By Todd Cohen
Entrepreneurs who got rich quick from the high-tech industry are forging a new breed of philanthropy that challenges charities themselves to be more entrepreneurial, a new study says.
High-tech donors expect charities to focus on the marketplace and on knowledge, says the study, which was sponsored by the Association of Fundraising Professionals and conducted by researchers at the Social Welfare Research Institute at Boston College.
The study also found that high-tech donors expect charities they support to better understand the people they serve; address problems with comprehensive solutions; focus more on ideas and people than on money to solve problems; and measure success by how big their operations grow.

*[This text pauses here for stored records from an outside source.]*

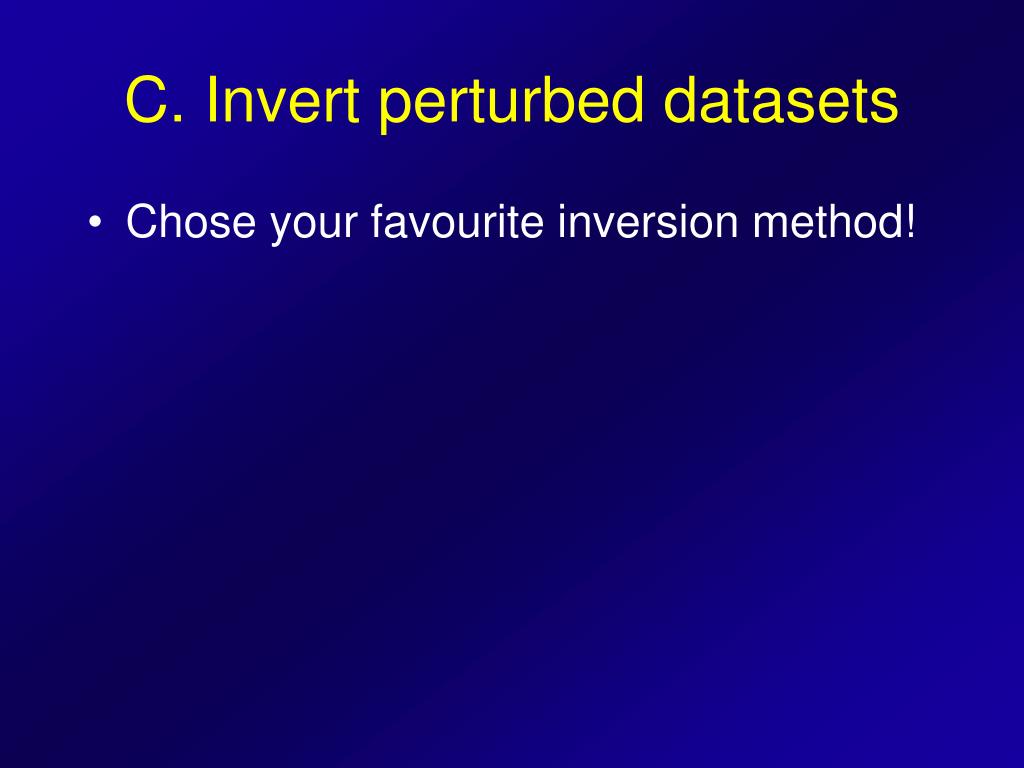 C. Invert perturbed datasets

• Chose your favourite inversion method!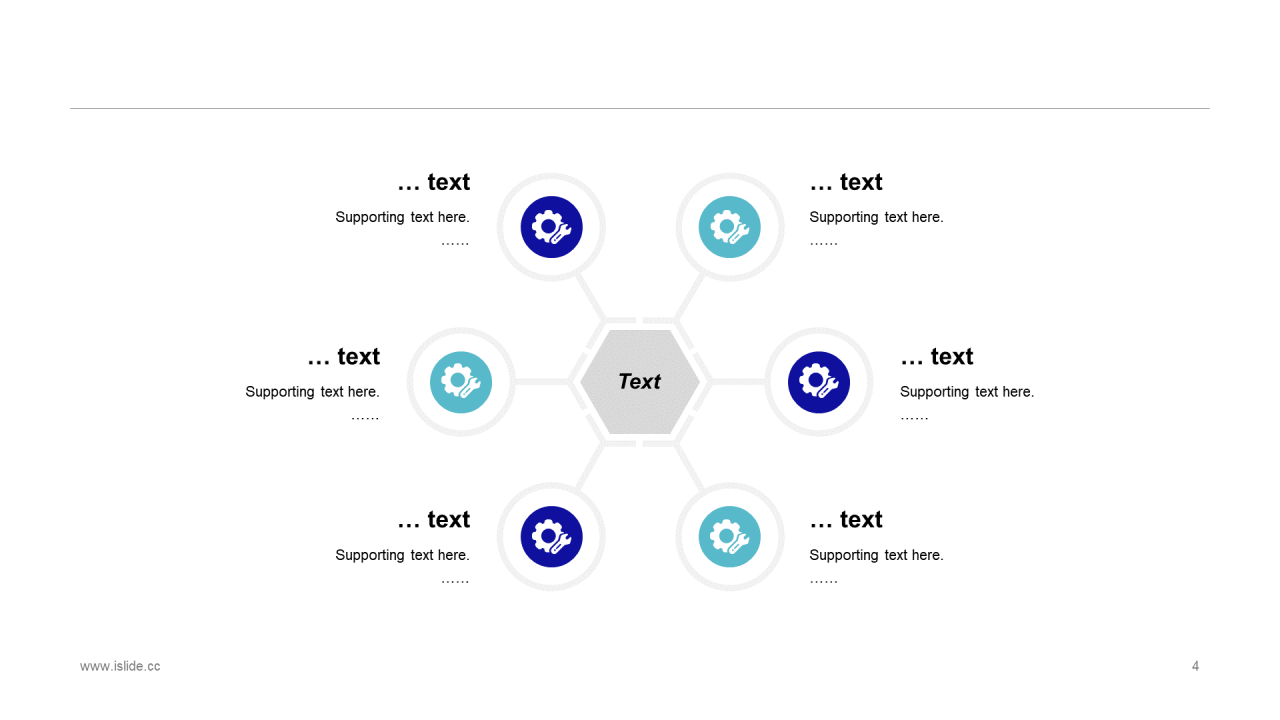 … text
Supporting text here.
……

… text
Supporting text here.
……

… text
Supporting text here.
……

Text

… text
Supporting text here.
……

… text
Supporting text here.
……

… text
Supporting text here.
……

www.islide.cc

4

“The distinctiveness of high-tech donors does not lie in their motivations or their participation in venture philanthropy,” says the study, which was funded by Robert B. Pamplin, president and CEO of the R.B. Pamplin Corp. in Portland, Ore. “Rather, it is in their insistence on philanthropy that is market-conscious and knowledge-based.”
High-tech executives “believe that the key to success is astutely attending to the needs presented to them,” the study says, and “they place the highest priority on human intellectual capital and recognize the necessity of applying intellectual capital to meet those needs.”
The study, based on confidential interviews with 28 high-tech philanthropists with net worth ranging from $1 million to $1.15 billion, plus two spouses and several advisers, also found that donors have a strong commitment to developing their philanthropic identity and to giving.
While hoping to be even wealthier, having significant assets tied up in business, consumed by work and still learning about philanthropy, the study says, high-tech donors “will give despite a downturn in the economy” and “can be expected to give throughout their lifetimes.”